紙袋を開けてみると、中にはしっかりとした造りの箱が入っていた。さらに箱を開けてみると、中からはクオーツ腕時計が出てきた。 盤面の隅にまでクオーツと書いてあるのだから間違いないだろう。SGTはスマートフォンを雛形として作成されたようだが、ぱっと見た限り時計機能というものは見かけていないし、時間を知るという当たり前の行為でさえ、ここでは難しくなるかもしれない。これはこれで当たりの物資なのだろう。かといって、直接腕につける気にはなれなかった水落は、ショルダーバッグの肩かけに腕時計を巻きつけた。
【ルール3】――制限時間は24時間とします。この間に【ブービートラップ】が特定されない場合はプレイヤーの負けとみなし、街が焼き尽くされる仕様となっております。また、誰かが街の境界線を越えても、同様の結果となります。
どうやら、このゲームには制限時間が設けられているらしい。その時間は24時間と、余裕があるようで全くない。丸一日が経過した時点で【ブービートラップ】の正体を暴けなければゲームオーバーということか。くわえて、街の境界線を誰かが越えても同様の結果となる――これは、かなり危険なルールなのではないだろうか。とにかく、その境界線とやらの確認が取れないため、この件は後回しにしたほうがいい。
必要な情報と不要な情報。優先すべき情報とそうではない情報を取捨選択しながら、自分の置かれている状況を把握していく。
【ルール4】――死亡者が出た場合は、その都度町内アナウンスで報告いたします。また、死亡者の物資を運営が回収することはありません。ただし、所有していた【サゼッションターミナル】の【固有ヒント】は各々が所有する携帯端末へと転送されます。
このルールに関しては、ある種の親切設計といえよう。まず、死亡した人間がどれだけいるのかを把握することができるということは、逆に言うと生き残りの人数を把握できることになる。ただし、物資は回収されないようだ。何よりも重要なのは、死亡した人間の所有していたSGTの【固有ヒント】が各々のSGTに転送されるということ。これは逆にリスクも秘めているが、恐らくプレイヤーが詰んでしまうことを回避するためのものだろう。
【ルール5】――【ブービートラップ】が分かった方は街の指定場所に設置されている【テレフォンボックス】にて解答して下さい。
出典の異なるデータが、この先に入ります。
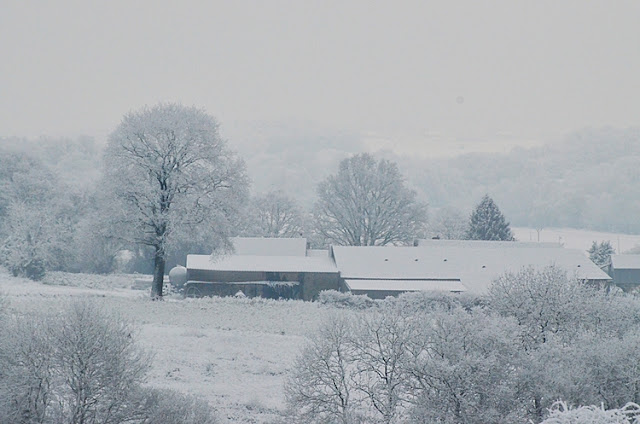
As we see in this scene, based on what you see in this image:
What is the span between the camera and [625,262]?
59000 millimetres

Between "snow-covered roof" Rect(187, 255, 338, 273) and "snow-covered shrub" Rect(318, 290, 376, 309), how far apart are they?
777cm

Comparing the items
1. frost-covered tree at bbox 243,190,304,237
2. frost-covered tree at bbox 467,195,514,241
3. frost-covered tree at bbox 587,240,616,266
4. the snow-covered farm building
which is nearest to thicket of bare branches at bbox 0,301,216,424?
the snow-covered farm building

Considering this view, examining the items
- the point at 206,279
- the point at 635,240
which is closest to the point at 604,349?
the point at 206,279

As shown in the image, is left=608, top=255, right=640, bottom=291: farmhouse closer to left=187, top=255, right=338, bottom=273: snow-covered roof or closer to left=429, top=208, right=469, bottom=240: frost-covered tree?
left=429, top=208, right=469, bottom=240: frost-covered tree

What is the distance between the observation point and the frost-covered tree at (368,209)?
66562 mm

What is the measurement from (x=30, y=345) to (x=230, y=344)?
935 centimetres

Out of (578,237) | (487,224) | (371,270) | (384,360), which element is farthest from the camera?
(578,237)

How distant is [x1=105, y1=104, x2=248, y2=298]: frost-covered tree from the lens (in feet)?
124

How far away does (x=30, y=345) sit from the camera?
17.9 m

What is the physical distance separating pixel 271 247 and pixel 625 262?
1056 inches

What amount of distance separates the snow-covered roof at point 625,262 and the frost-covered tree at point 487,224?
10523mm

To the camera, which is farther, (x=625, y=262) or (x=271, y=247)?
(x=625, y=262)

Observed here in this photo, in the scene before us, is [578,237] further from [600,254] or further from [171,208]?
[171,208]

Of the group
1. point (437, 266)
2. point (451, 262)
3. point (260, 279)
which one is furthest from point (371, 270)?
point (260, 279)
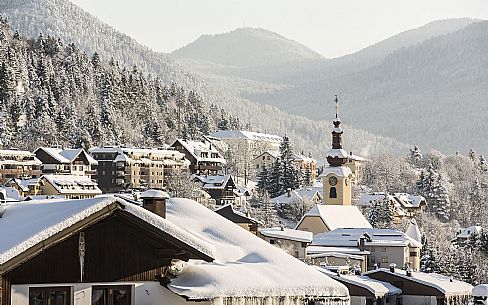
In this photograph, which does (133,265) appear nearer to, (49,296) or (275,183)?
(49,296)

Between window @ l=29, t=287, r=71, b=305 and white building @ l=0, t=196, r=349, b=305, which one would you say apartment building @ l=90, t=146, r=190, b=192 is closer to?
white building @ l=0, t=196, r=349, b=305

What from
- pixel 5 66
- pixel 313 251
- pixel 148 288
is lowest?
pixel 313 251

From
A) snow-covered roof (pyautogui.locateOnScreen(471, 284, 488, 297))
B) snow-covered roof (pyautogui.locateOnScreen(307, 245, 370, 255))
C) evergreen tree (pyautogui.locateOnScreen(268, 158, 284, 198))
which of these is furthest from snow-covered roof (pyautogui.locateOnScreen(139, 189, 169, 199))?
evergreen tree (pyautogui.locateOnScreen(268, 158, 284, 198))

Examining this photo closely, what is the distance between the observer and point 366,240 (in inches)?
3524

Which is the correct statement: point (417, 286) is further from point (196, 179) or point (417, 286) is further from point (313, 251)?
point (196, 179)

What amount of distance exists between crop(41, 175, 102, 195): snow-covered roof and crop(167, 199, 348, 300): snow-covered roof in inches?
4152

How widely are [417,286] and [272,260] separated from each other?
144 ft

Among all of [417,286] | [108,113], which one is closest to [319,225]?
[417,286]

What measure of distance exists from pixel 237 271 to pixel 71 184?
110 m

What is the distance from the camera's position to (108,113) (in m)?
184

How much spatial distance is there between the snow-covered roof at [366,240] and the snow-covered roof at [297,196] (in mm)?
44968

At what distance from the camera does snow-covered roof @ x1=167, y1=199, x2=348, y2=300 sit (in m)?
13.7

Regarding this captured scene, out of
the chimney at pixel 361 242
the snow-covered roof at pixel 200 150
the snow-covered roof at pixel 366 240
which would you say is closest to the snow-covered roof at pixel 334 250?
the chimney at pixel 361 242

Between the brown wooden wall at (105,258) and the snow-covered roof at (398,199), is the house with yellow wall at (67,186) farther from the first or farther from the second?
the brown wooden wall at (105,258)
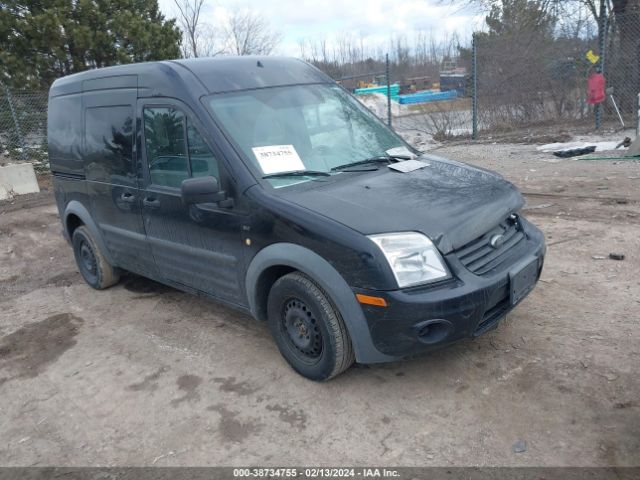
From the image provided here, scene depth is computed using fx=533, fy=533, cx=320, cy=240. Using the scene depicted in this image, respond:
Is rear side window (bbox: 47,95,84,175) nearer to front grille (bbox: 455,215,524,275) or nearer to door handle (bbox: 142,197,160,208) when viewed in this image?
door handle (bbox: 142,197,160,208)

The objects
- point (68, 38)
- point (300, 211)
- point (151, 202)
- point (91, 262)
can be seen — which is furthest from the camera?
point (68, 38)

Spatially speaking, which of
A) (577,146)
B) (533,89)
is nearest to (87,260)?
(577,146)

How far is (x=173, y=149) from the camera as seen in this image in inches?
158

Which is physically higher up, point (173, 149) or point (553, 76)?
point (553, 76)

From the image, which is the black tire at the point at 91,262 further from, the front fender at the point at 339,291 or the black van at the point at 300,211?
the front fender at the point at 339,291

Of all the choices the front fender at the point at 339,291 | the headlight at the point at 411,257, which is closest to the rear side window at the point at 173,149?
the front fender at the point at 339,291

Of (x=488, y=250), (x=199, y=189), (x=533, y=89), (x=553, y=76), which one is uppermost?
(x=553, y=76)

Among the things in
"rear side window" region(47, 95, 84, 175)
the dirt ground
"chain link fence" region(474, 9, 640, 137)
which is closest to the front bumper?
the dirt ground

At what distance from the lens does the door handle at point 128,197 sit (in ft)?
14.7

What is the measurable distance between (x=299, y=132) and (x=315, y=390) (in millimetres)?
1804

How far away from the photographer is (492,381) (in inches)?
130

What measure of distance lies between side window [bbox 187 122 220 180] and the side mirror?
15 centimetres

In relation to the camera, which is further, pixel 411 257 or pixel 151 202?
pixel 151 202

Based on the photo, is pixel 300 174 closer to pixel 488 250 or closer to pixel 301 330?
pixel 301 330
ただし、解答を行うには本人のものを含む5台の携帯端末からの同意が必要となります。また、ひとつの【テレフォンボックス】につき、解答が可能なのは一度限りです。見事【ブービートラップ】の正体を暴くことができればプレイヤーの勝利。全員が街より解放されます。ただし、間違っていた場合は、解答する本人を含む5台のターミナル所有者が死亡することになります。
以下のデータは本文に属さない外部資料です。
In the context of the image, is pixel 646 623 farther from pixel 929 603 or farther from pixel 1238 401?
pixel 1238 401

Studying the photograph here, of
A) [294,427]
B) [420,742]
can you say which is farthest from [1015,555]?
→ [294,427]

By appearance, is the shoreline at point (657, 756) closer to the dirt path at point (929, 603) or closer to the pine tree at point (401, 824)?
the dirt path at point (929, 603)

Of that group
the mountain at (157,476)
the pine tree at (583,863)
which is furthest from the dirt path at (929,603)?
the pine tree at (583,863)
駆け足になってしまうのは仕方がないのだが、水落は目を通すというレベルでルールを追っていく。
このルールに関してはゲームの解答のことが書かれているようだ。まず、犯人役である【ブービートラップ】の正体が分かったところで、その場で解答というわけにはいかないようだ。解答するには、あらかじめ用意された【テレフォンボックス】にて解答しなければならない。かつては日本のどこにでもあったが、携帯電話の普及と共に数を極端に減らしてしまった公衆電話ボックスをイメージすればいいのだろうか。
ここで押さえておくべきは、解答を行うには【テレフォンボックス】にて、5台のSGTからの同意が必要になるということ。単純に考えて、その場に5人の人間がいなければ、解答はできないということになる。いくら【ブービートラップ】の正体が分かったとしても、それに命をかけて同意してくれる人が5人必要となるわけだ。
仲間を集めてそれぞれの【固有ヒント】を集めていく。それを元に【ブービートラップ】を推理して、答えが分かったら仲間と連帯責任で解答を行う。流し読みながら、少しずつやるべきことが具体的に見えてきていた。
【ルール6】――暴力行為などは自己責任であり、禁止はされてはおりません。本ゲームはプレイヤー同士が協力をして【ヒント】を集めるという、実に素晴らしいコンセプトの下に行われるものですが、20名もの人間がいれば、争いや対立も起きることでしょう。ゆえに規制はございません。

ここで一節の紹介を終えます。